Required work>
1 > Repeat word for word the part of the capitalism post starting at "Mazenko isn't arguing" and ending at "MikeAT said...".
2 > In the capitalism post, which two countries are named as examples of lurching toward "alternative models" after a crisis?

Given passage>
Monday, December 26, 2011

Why Capitalism Is So Important

It's important because it works:
One of the central dynamics that made Britain great for so long still seems to be working. Financial and economic crises recur in healthy capitalist economies. When these crises come, some countries that have only reluctantly embraced a capitalist system (and usually done so poorly and half heartedly), see the crisis as proof that capitalism is a flop, and lurch toward “alternative models” that generally lead to stagnation and the capture of the state by rent-seeking elites spouting empty populist slogans. Think Argentina. Think Greece.

Britain is one of the countries that historically responds to crises of capitalism by doubling down: seeking reforms that make capitalism work more effectively rather than trying to hobble and block it. Between World War Two and Maggie Thatcher Britain lost its way, bumbling through decades of decline and well intentioned but hopeless efforts to find some other way to grow.
I defy anyone to find a better economic system for creating general prosperity, especially when it is coupled with a democratic-style government.


mazenko said...

With a small concession. It's the mixed-market capitalism by which societies thrive most effectively.

allen (in Michigan) said...

> It's the mixed-market capitalism by which societies thrive most effectively.


Yeah, a command-based economy sucks but just the right admixture of command-economy regulation improves free trade.

Let's see how that works with ice cream.

I'll mix a teaspoon of dog droppings into a gallon of ice cream and you tell me if it improves the flavor.

Darren said...

Let's be realistic--without good laws, markets devolve to barter and cavaet emptor. On the other hand, "government governs best which governs least." The latter is the best of both worlds.

allen (in Michigan) said...

Mazenko isn't arguing for "government which governs least" but "as much government as possible".

Unfortunately for proponents of that point of view the examples of the failure of that proposition are legion whereas the response to which they inevitably resort, the bogeyman of anarchism, has a rather less impressive resume of failure.

If it's a choice between the two, anarchy and authoritarianism, I'll pick anarchy every time. An anarchic situation inevitably self-organizes toward that "government which governs least governs best" ideal and an authoritarian state inevitably ends up as a kleptocracy.

mazenko said...

Not at all what I am arguing, Allen. You're so myopic.

MikeAT said...

OK then mazenko, what are you arguing? Specifically, what it the "small concession" you referred to in your first comment?

allen (in Michigan) said...

> Not at all what I am arguing, Allen. You're so myopic.

In fact, I am myopic not that the flaw prevents me from seeing through the excuses and prevarications of those who view representative government as a burden that must be borne to the extent it can't be undermined.

But there are more forms of myopia then what's diagnosable by an optometrist.

There is, for instance, the form of myopia that prevents the beneficiary from noticing their own uniform record of failure. That may be a mercy since the sufferers of the condition feel no sense of responsibility for the damage caused by those failures.

Government is power. It's coercion. In its representative form government is the domestication of violence with a somewhat equivocal record of success of keeping that violent power out of the hands of those who'd use it for their own ends.

If it's a choice of erring toward anarchy versus erring toward authoritarianism history provides numerous, clear lessons about which direction results in less suffering.

Data to examine>

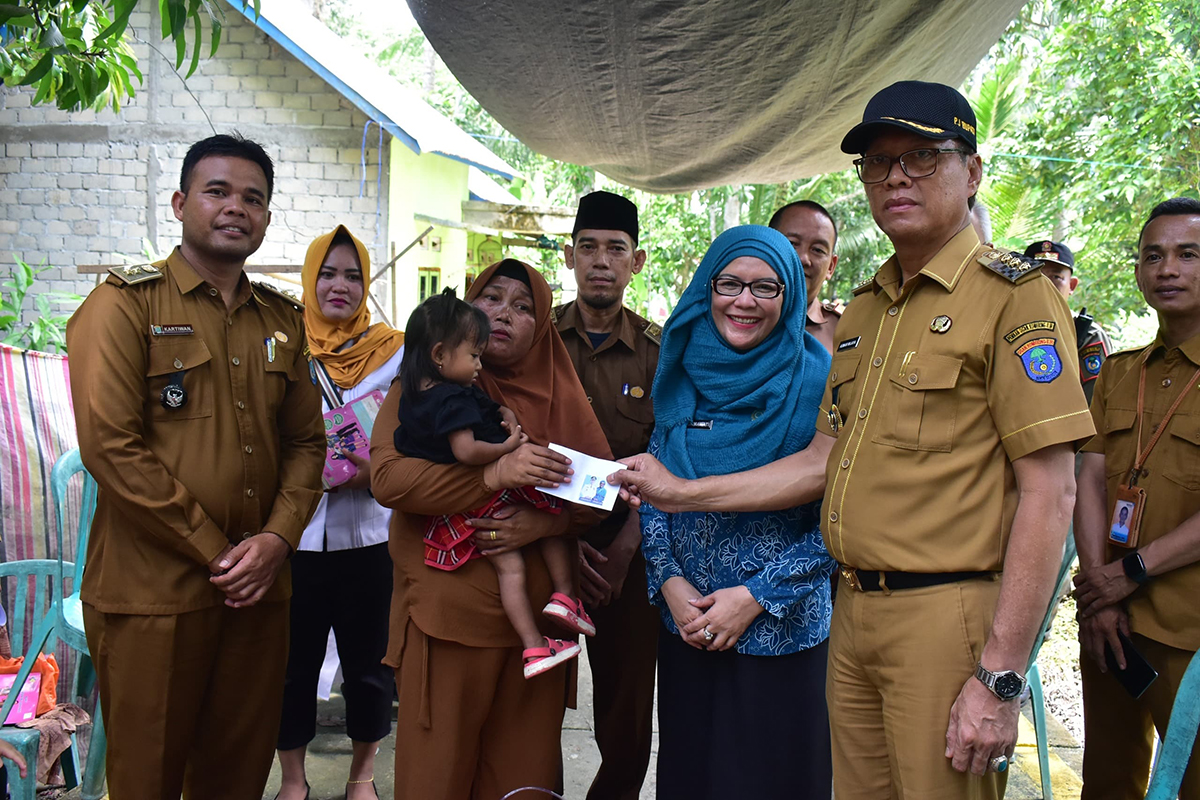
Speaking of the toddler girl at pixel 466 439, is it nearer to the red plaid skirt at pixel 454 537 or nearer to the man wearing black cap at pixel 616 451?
the red plaid skirt at pixel 454 537

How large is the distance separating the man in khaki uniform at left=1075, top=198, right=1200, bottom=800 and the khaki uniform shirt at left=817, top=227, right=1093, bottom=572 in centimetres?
113

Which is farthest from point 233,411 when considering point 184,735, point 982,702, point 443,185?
point 443,185

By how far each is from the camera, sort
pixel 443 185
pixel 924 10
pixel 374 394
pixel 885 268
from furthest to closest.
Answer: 1. pixel 443 185
2. pixel 374 394
3. pixel 924 10
4. pixel 885 268

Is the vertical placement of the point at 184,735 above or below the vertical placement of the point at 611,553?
below

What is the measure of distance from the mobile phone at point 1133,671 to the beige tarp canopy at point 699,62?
1.90m

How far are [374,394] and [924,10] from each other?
Result: 231 centimetres

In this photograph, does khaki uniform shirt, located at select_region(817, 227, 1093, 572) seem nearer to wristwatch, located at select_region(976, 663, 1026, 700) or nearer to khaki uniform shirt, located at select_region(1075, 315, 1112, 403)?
wristwatch, located at select_region(976, 663, 1026, 700)

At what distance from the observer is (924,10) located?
90.4 inches

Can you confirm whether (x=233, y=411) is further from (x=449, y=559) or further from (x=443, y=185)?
(x=443, y=185)

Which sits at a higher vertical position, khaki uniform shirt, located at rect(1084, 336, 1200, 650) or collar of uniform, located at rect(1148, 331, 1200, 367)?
collar of uniform, located at rect(1148, 331, 1200, 367)

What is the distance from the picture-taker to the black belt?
1.84m

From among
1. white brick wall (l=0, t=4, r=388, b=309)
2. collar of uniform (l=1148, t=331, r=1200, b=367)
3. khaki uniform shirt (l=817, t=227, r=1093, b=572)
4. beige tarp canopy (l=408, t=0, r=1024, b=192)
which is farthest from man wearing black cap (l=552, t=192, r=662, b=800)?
white brick wall (l=0, t=4, r=388, b=309)

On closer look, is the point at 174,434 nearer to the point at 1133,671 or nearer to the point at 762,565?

Answers for each item>
1 >
Mazenko isn't arguing for "government which governs least" but "as much government as possible".

Unfortunately for proponents of that point of view the examples of the failure of that proposition are legion whereas the response to which they inevitably resort, the bogeyman of anarchism, has a rather less impressive resume of failure.

If it's a choice between the two, anarchy and authoritarianism, I'll pick anarchy every time. An anarchic situation inevitably self-organizes toward that "government which governs least governs best" ideal and an authoritarian state inevitably ends up as a kleptocracy.

mazenko said...

Not at all what I am arguing, Allen. You're so myopic.

MikeAT said...

2 > Argentina and Greece.